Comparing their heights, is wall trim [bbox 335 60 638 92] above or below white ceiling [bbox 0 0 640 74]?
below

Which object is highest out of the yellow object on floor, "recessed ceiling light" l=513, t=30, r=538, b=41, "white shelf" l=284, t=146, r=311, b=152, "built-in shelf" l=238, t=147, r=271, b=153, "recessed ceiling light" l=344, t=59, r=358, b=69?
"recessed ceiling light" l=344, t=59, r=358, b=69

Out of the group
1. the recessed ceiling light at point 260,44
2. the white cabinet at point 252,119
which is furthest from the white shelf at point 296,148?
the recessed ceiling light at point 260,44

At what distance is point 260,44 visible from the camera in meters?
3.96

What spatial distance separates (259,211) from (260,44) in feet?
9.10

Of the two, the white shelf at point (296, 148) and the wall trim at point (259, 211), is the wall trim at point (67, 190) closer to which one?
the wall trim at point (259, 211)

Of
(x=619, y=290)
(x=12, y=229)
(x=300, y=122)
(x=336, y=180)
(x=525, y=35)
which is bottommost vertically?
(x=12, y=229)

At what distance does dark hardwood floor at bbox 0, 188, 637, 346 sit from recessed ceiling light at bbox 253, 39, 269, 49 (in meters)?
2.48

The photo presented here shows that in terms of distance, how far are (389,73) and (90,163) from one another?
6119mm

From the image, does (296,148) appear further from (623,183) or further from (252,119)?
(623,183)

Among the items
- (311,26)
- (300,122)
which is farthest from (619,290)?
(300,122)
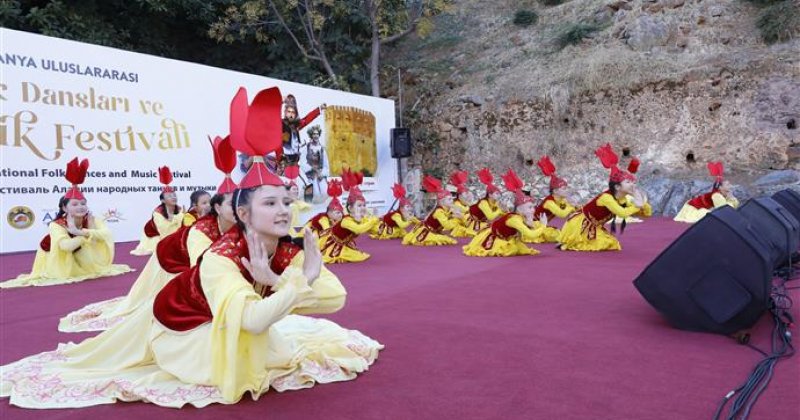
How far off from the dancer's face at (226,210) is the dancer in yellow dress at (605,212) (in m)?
4.09

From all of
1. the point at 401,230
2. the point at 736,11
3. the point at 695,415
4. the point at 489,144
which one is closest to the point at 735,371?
the point at 695,415

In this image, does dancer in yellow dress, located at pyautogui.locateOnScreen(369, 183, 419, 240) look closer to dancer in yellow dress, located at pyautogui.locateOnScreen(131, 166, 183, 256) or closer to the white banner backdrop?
the white banner backdrop

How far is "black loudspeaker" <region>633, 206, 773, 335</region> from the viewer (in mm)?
2396

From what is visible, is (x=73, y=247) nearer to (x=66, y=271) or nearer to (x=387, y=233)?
(x=66, y=271)

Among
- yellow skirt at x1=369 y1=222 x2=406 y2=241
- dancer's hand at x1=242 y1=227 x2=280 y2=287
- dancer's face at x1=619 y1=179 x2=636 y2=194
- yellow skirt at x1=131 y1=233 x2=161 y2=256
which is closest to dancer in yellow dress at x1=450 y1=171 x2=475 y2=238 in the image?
yellow skirt at x1=369 y1=222 x2=406 y2=241

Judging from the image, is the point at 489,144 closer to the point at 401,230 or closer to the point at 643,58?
the point at 643,58

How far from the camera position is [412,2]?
49.2 feet

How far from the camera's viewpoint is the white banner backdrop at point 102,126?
23.9ft

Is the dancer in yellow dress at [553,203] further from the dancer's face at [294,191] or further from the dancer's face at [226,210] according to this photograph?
the dancer's face at [226,210]

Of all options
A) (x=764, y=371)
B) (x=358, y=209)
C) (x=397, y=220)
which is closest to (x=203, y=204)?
(x=358, y=209)

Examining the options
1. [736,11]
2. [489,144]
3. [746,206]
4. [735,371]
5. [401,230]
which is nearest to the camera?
[735,371]

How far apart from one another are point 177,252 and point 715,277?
106 inches

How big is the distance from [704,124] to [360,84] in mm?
8642

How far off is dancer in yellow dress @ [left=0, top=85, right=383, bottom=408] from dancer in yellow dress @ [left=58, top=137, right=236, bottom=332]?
591mm
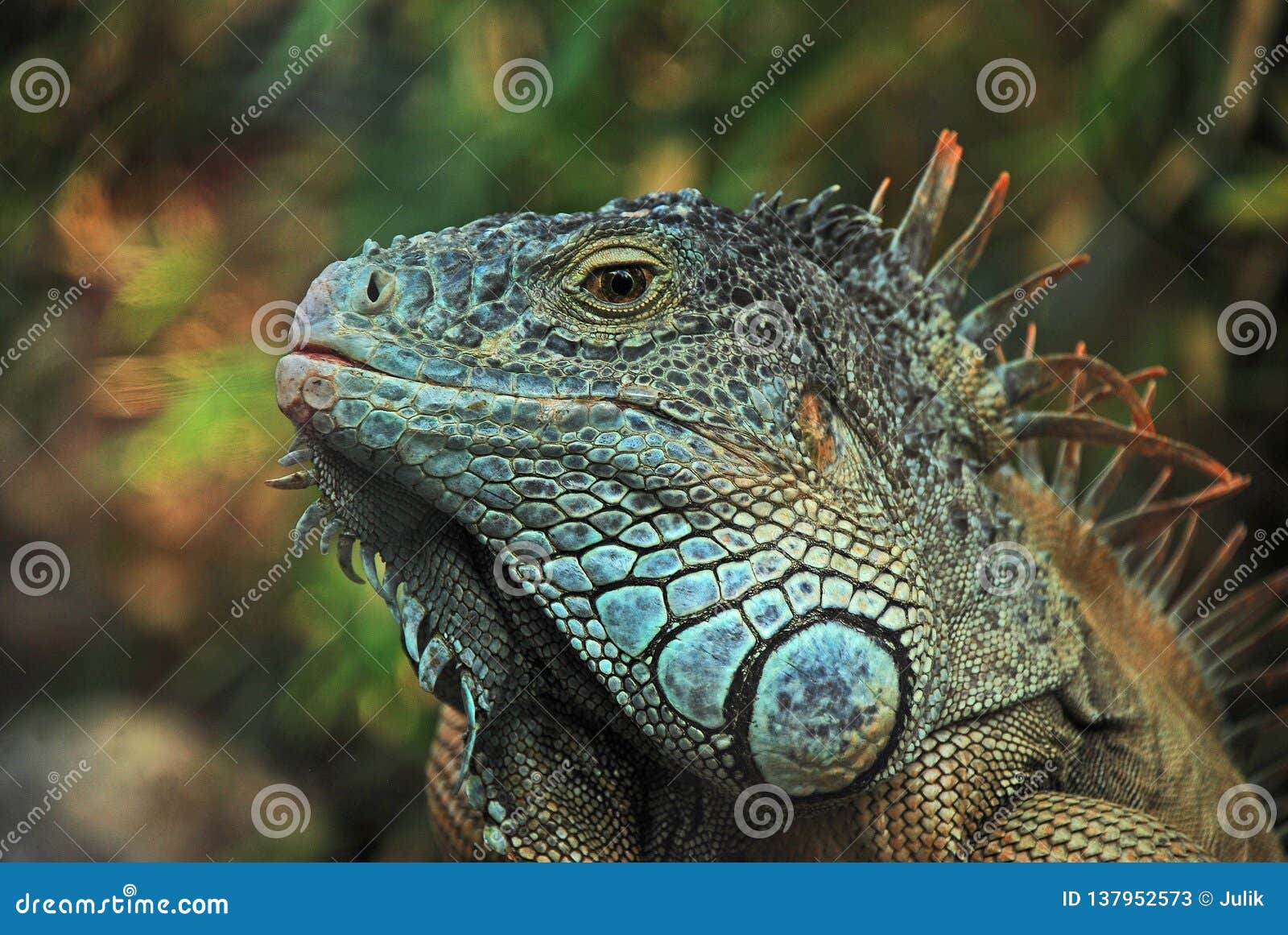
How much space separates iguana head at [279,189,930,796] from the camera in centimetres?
******
Exercise objective: Return each line of the data, keeping its wording exact and omitting pictures.

Task result:
Comparing their heights, is wall trim [bbox 335 60 638 92] above or below white ceiling [bbox 0 0 640 74]?
below

Which object is highest out of the yellow object on floor, "recessed ceiling light" l=513, t=30, r=538, b=41, "white shelf" l=284, t=146, r=311, b=152, "built-in shelf" l=238, t=147, r=271, b=153, "recessed ceiling light" l=344, t=59, r=358, b=69?
"recessed ceiling light" l=344, t=59, r=358, b=69

Out of the group
1. the recessed ceiling light at point 260,44
2. the white cabinet at point 252,119
which is furthest from the white shelf at point 296,148?
the recessed ceiling light at point 260,44

At what distance is point 260,44 visible from the camera in meters?
3.96

What spatial distance separates (259,211) from (260,44) in feet?
9.10

Of the two, the white shelf at point (296, 148) and the wall trim at point (259, 211), is the wall trim at point (67, 190) closer to which one?
the wall trim at point (259, 211)

Of
(x=619, y=290)
(x=12, y=229)
(x=300, y=122)
(x=336, y=180)
(x=525, y=35)
which is bottommost vertically?
(x=12, y=229)

At what distance does dark hardwood floor at bbox 0, 188, 637, 346 sit from recessed ceiling light at bbox 253, 39, 269, 49 (in meters)?
2.48

The photo presented here shows that in terms of distance, how far are (389,73) and (90,163) from one another?
6119mm

From the image, does (296,148) appear further from (623,183) or further from (252,119)?
(623,183)

Among the items
- (311,26)
- (300,122)
which is farthest from (619,290)?
(300,122)
How far off from the dancer's face at (226,210) is the dancer in yellow dress at (605,212) (in m)?
4.09

From all of
1. the point at 401,230
2. the point at 736,11
3. the point at 695,415
4. the point at 489,144
which one is closest to the point at 735,371?
the point at 695,415

In this image, does dancer in yellow dress, located at pyautogui.locateOnScreen(369, 183, 419, 240) look closer to dancer in yellow dress, located at pyautogui.locateOnScreen(131, 166, 183, 256) or closer to the white banner backdrop?
the white banner backdrop

How far is "black loudspeaker" <region>633, 206, 773, 335</region> from the viewer (in mm)?
2396

From what is visible, is (x=73, y=247) nearer to (x=66, y=271) or nearer to (x=387, y=233)?
(x=66, y=271)

Among
- yellow skirt at x1=369 y1=222 x2=406 y2=241
- dancer's hand at x1=242 y1=227 x2=280 y2=287
- dancer's face at x1=619 y1=179 x2=636 y2=194
- yellow skirt at x1=131 y1=233 x2=161 y2=256
which is closest to dancer in yellow dress at x1=450 y1=171 x2=475 y2=238 in the image?
yellow skirt at x1=369 y1=222 x2=406 y2=241

Judging from the image, is the point at 489,144 closer to the point at 401,230 or closer to the point at 643,58?
the point at 643,58

How far from the camera position is [412,2]?
49.2 feet

How far from the camera's viewpoint is the white banner backdrop at point 102,126?
23.9ft

Is the dancer in yellow dress at [553,203] further from the dancer's face at [294,191] or further from the dancer's face at [226,210] according to this photograph?
the dancer's face at [226,210]

Of all options
A) (x=764, y=371)
B) (x=358, y=209)
C) (x=397, y=220)
which is closest to (x=203, y=204)?
(x=358, y=209)

Examining the options
1. [736,11]
2. [489,144]
3. [746,206]
4. [735,371]
5. [401,230]
which is nearest to the camera?
[735,371]

How far apart from one another are point 177,252 and point 715,277?
106 inches

How big is the distance from [704,124] to [360,84] in mm?
8642

How far off is dancer in yellow dress @ [left=0, top=85, right=383, bottom=408] from dancer in yellow dress @ [left=58, top=137, right=236, bottom=332]?
591mm
How much space separates iguana head at [279,189,930,796] from the camera in centimetres?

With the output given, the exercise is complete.